Count how many lines of the records below contain the word "furthest" and reply with only that number.

□ □ □ □ □

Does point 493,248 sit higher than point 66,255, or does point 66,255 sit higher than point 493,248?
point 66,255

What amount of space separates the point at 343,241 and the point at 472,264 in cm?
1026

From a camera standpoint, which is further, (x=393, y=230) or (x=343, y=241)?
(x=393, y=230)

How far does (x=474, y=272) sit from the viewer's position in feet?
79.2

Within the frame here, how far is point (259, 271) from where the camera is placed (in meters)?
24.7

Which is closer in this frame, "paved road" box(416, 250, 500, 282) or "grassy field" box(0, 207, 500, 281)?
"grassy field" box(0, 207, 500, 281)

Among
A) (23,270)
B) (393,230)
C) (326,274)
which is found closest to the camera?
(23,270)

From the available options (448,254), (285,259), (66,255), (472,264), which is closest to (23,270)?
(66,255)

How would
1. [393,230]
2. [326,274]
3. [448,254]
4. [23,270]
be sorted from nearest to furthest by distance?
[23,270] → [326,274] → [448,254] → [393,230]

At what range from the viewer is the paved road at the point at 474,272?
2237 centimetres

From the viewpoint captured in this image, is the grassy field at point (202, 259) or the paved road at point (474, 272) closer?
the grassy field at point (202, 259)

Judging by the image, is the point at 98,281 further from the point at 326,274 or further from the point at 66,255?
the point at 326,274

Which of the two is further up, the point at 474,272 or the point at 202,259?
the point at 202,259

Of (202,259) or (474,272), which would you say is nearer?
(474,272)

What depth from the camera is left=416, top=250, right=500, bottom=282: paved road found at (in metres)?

□ □ □ □ □

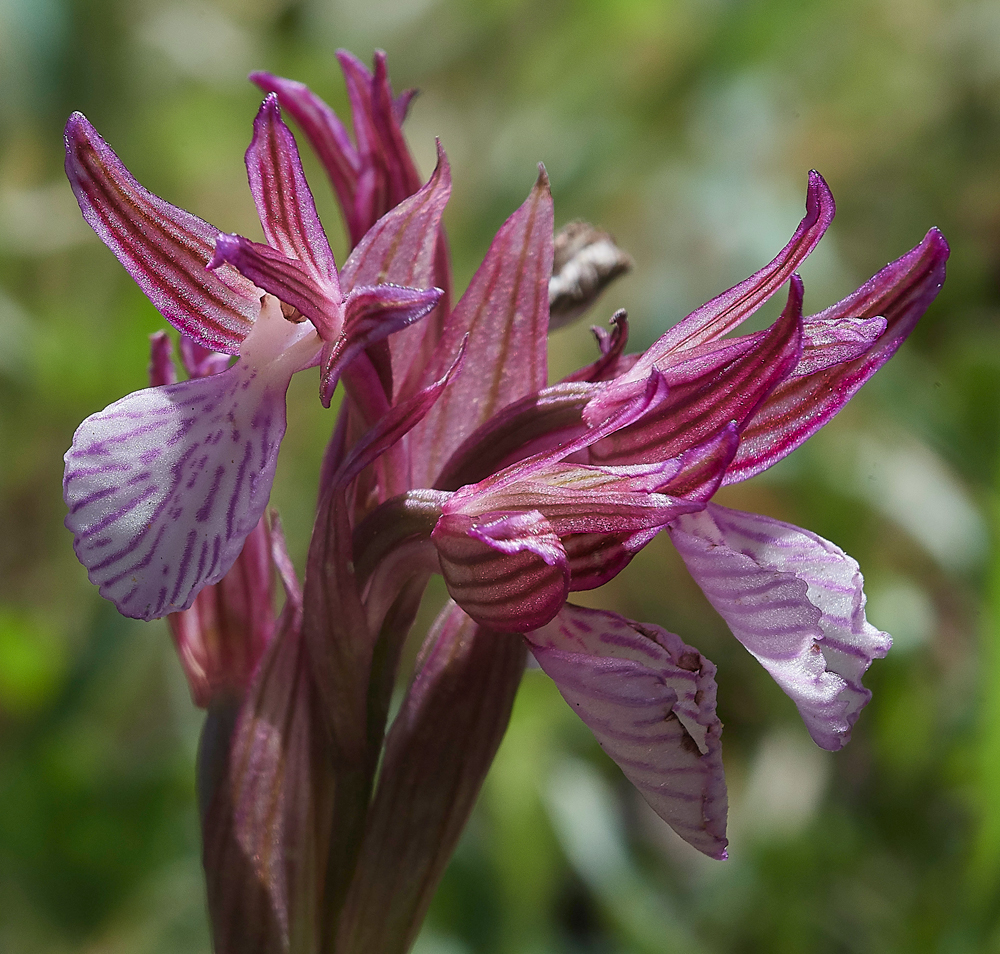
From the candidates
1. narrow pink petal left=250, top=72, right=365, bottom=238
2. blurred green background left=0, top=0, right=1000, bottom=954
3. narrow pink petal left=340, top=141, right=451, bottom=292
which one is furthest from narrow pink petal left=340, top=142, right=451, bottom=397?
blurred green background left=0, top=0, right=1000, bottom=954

□ □ □ □ □

- Written solution
2